The SPU Mark II Architecture

Documentation Style

Numbers

Numbers are documented in three ways:

Decimal numbers are written the usual style. Hexadecimal numbers are prefixed by a 0x. Binary numbers are postfixed with a subscript ₂. If both decimal and binary notation are given, the decimal notation is postfixed with a subscript ₁₀ to make the difference clear.

Examples:

  • Decimal numbers: 10, 23, 44₁₀
  • Hexadecimal: 0x10, 0xFF, 0xCC3D
  • Binary: 10₂, 1100101
  • Mixed binary and decimal: 10₂ (2₁₀), 1100₂ (12₁₀)

Bit Ranges

This document uses some special notations to define bit ranges or indices.

[n] is a placeholder for the nth bit in a word.

[n:m] is a placeholder for the bit range from the nth (highest significant bit) to the mth (lowest significant bit).

So [3] means the the bit with the significance of and [7:4] is the upper nibble of a 8 bit word.

Wording

Undefined (value)

If a value is defined undefined, its initial value may be any possible value. The value may change between power cycles or even after a reset. Each bit must be considered random.

Undefined behavior

Undefined behavior is used similar to the way the C standard uses this word. It means that if a situation happens where undefined behavior would occur, the results of the operation may be anything. This can be a no-op, any state or memory change or even a CPU hang or hard reset (may even requires a power cycle).

CPU Variants

This document specifies two different variants for the SPU Mark II architecture:

  • SPU Mark II
  • SPU Mark II-L

The SPU Mark II-L is a reduced version of the default instruction set and features no interrupt handling, thus making an implementation of the ISA much easier.

SPU Mark II Architecture

The SPU Mark II (Stack Processing Unit Mark II) is a 16 bit processor that, in contrary to the most popular CPUs, works primarily with a stack instead of registers. It features a RISC instruction set with highly configurable instructions. Although being a stack processor it still requires some basic registers to work. These registers are either accessed indirectly (like the IP register) or by special instructions (like BP or SP register).

Each instruction is composed of a configuration part and a command part. Commands are the actual function of the instruction like STORE8 or MUL. Each command has two input variables input0 and input1 which contain the two command parameters. A command also has an output value.

In which way the command parameters are filled and the result is processed is defined by the configuration bits of the instruction. These bits allow conditional execution, input parameter modification, affect flags and define how the result of the command is processed.

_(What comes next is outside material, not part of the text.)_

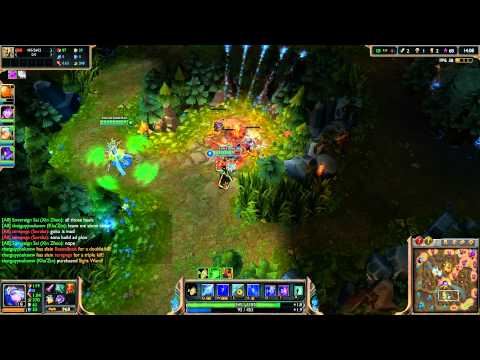 League of Legends Let's Play [1080p HD] - Ash Game #1 - Ep. 22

As each instruction may be conditional, there are no special conditional jump commands. In fact, there isn't even a jump command at all. A jump is done by taking the output of a command to be the next instruction pointer.

Thus, the most simple COPY command can be used already for a whole set of different operations: jmp $imm, push $imm, pop and many more.

Basic Properties

Word Encoding and Signedness

The SPU Mark II uses the little endian encoding, so the less significant byte is at the lower address, the more significant byte at the higher address.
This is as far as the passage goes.